PROBLEM SET:
A - From the sentence in the column on the Huskies' NIT snub that begins "They were hosed," list every verb that starts with the letter "h".
B - Proceed with the column on the Huskies' NIT snub, writing on from its final sentence.

STUDY TEXT:
Around lunchtime, a shirtless Spencer Hawes was in Edmundson Pavilion shooting jumpers. The lone bouncing ball sent a soft echo through the placid arena. It felt more like July than this month of madness.
Thank your new enemies on the NIT selection committee for their hospitality. Be sure to send them decapitated chocolate bunnies this Easter. Chairman C.M. Newton and his good ol' boys' club turned this young Washington team into the Deprived Dawgs.
But since tantrums can only last so long, let's just throw out a crazy thought today.
Once the anger subsides, the NIT snub could turn out to be a gift.
Of course, overlooking the 19-win, Pac-10 Huskies will never be right. They were hosed, deprived, robbed, pillaged, plundered, hijacked, hoodwinked, scammed, swindled and any other verb, profane or profound, you might want to use. They believed the system was fair, and the system failed them because the committee wasn't diligent.
All UW can do is complain and move forward. Griping can be therapeutic. But only learning from this cold-shoulder can bring change.
The lesson: Never fall into this situation again.

Records drawn from a dataset:
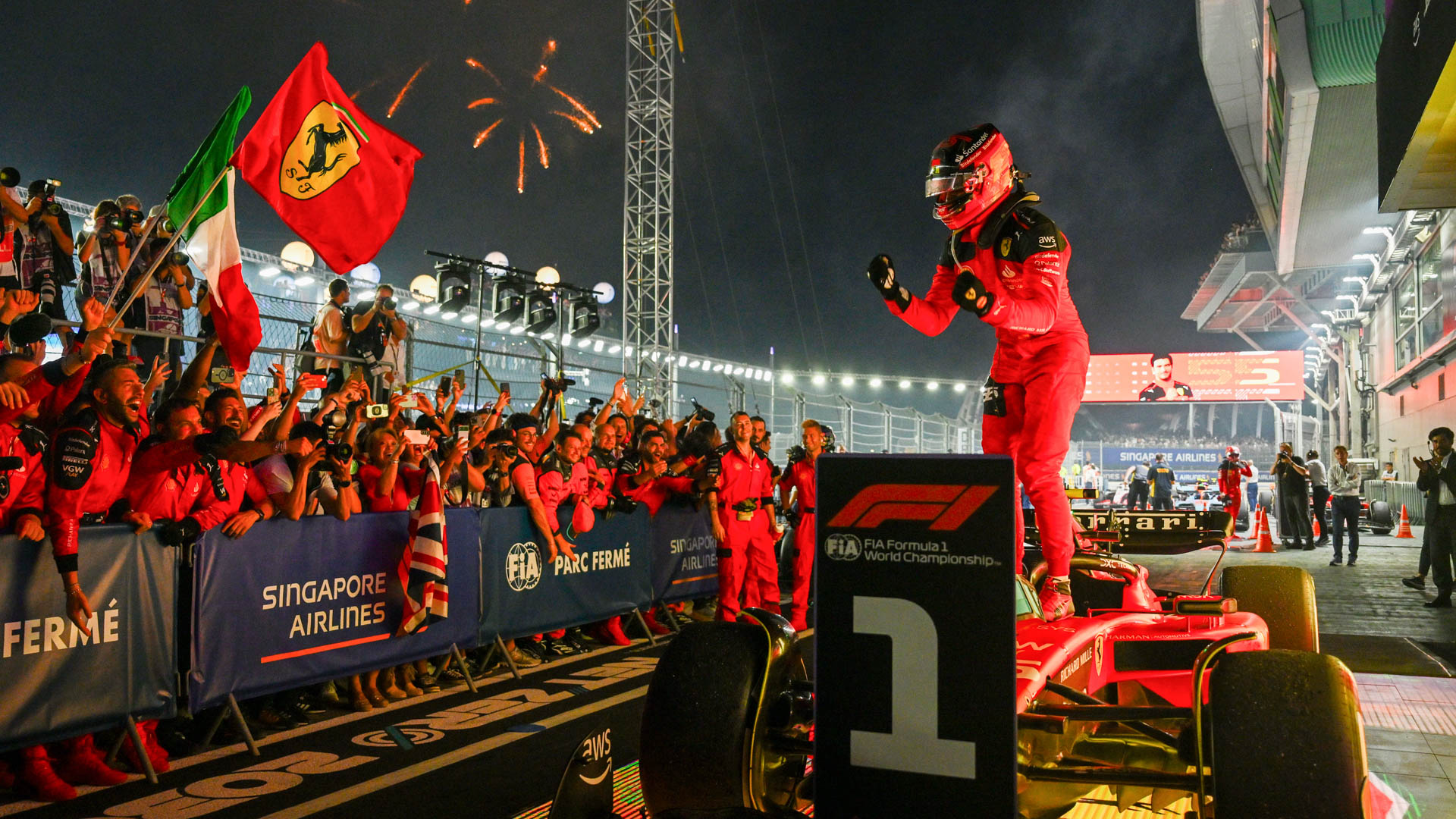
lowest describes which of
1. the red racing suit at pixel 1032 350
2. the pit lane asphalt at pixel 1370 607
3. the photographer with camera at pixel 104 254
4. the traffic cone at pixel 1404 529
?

EXERCISE RESPONSES:
A - hosed, hijacked, hoodwinked

B -
Although this NIT neglect is a travesty, the Huskies aren't absolved of being an underachieving team. The season began with Final Four fantasies, which was silly of us, considering four freshmen and two sophomores resided in their rotation. Nevertheless, this should've been an NCAA tournament team, not a squad upset it won't get to play for 66th place.
"I think we can draw from that point," coach Lorenzo Romar said. "You've got to bring it. Nothing's going to be handed to you."
This was Romar's first team of privilege at UW. He built the program by maximizing the talents of players who burned to make the Huskies a winner. Then the Brandon Roys, Will Conroys and Nate Robinsons left. And in this transitional year, the young Huskies couldn't keep up with the (Bobby) Joneses.
There's little reason to think these players won't have a nice run of success. The process is simply longer and more painful than expected. But this season's humbling could speed things up.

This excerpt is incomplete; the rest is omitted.